Costello pointed out a recent conflict between the head of the US Central Command., General Michael Kurilla, and the Secretary of Defense of Colby Policy. The media Semafor reported on Sunday that Kurilla was pressing to move more military active to the Middle East to defend Israel, but that Colby had opposed the move.

The schism, argues Costello, is part of a larger change in the Trump administration and in the Republican party in general.

“You have many prominent voices that make the case that these wars of choice pursued by neoconservatives have an exploration of republican administrations and prevention that they focus on issues that really matter,” said Costello.

Finucane has also observed a pivot of Trump’s first mandate to his second. In 2019, his first four years as president, Finucane, said that Trump’s national security team gave a “apparently unanimous recommendation” to attack Iran after he went to an American surveillance drone.

Trump finally retired from the plan in the last hours, according to multiple reports.

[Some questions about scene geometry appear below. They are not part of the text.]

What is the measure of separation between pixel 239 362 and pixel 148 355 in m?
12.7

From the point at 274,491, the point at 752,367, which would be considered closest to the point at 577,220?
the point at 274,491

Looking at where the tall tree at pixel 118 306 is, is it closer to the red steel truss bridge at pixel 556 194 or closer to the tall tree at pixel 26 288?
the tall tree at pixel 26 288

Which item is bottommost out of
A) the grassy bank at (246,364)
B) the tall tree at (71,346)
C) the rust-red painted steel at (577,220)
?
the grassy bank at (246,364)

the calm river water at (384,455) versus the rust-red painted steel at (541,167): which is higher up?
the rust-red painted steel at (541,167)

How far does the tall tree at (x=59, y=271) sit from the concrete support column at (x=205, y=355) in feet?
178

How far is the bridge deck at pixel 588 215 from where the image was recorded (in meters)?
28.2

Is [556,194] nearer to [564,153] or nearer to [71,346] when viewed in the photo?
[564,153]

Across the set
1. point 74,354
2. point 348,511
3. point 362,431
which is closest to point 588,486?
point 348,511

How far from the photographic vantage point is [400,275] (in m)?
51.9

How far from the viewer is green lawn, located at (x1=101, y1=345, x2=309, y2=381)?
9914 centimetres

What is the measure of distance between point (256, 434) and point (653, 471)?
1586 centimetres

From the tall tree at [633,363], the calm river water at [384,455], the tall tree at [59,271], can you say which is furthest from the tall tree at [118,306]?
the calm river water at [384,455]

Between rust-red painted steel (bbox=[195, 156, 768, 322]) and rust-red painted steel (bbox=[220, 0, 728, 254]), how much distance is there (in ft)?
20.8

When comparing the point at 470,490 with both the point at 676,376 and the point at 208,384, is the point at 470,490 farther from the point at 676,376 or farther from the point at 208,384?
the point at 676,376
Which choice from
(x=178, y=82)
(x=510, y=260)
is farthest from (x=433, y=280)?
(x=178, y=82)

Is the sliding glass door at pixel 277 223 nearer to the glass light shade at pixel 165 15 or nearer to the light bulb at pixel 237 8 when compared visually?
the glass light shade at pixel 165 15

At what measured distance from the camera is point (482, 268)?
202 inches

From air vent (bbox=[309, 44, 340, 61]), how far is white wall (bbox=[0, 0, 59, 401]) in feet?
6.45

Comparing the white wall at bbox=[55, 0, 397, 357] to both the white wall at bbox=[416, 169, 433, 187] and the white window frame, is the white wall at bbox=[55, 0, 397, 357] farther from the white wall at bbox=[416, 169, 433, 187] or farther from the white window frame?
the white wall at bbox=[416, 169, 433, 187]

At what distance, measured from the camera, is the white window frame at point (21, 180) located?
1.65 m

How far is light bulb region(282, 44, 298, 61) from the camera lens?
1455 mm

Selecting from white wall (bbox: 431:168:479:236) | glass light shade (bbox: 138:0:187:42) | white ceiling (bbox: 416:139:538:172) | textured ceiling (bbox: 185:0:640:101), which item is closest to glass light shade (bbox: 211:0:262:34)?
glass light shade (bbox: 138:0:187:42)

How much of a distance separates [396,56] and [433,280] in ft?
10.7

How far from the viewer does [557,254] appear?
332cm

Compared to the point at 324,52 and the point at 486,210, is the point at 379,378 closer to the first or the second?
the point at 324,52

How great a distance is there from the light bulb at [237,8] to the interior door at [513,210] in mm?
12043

But a year later, the Trump administration murdered General Iraní Qassem Soleimani in a drone strike in Iraq, another case that led the United States to the edge of the war.

Who will Trump listen to?

Undoubtedly, experts say Trump has a notoriously mercurial approach to politics. The last person to talk to the president, the observers have said for a long time, will probably be the greatest influence.

Trump also regularly seeks guidance from outside the White House when he faces consequent decisions, consulting main media such as Fox News, experts of the extreme right, personalities of social networks and the main donors.

That was the case before the possible 2019 American strike against Iran, with Fox News presenter, Tucker Carlson, according to the reports, among which they urged Trump to move away from the attack.

Since then, Carlson has been a main voice that asks Trump to abandon the “hungry government” or Netanyahu, urging the president to have Israeli officials “fight against their own wars.”

But Carlson is not the only conservative media figure with influence on Trump. The presenter of the conservative media, Mark Levin, has advocated military action against Iran, saying in recent days that Israel’s attacks in case the beginning of a campaign defeats Iran’s government.

Polrico reported that Levin visited the White House for private lunch with Trump in early June, a few days before the president of the United States offered his support for Iran’s attacks.

But Katulis in the Institute of Middle East predicted that the Neinder Trump cabinet or the media figures such as Levin would be the most important to guide the president’s elections. On the other hand, Trump’s decision on whether to participate in the Israel-Iran conflict is likely to be reduced to which the world leader puts his ear, and when.

“It is a favorite game from Washington Parlour to pretend that the members of the cabinet and employees are more important than they really do,” Katulis told Al Jazeera.

“But I think, in Trump’s second administration, it is less who is in his team formally and more who has spoken more recently, either Netanyahu in Israel or some other leader in the region,” he said.

“I think it will be more a determining factor in what the United States decides to do next.”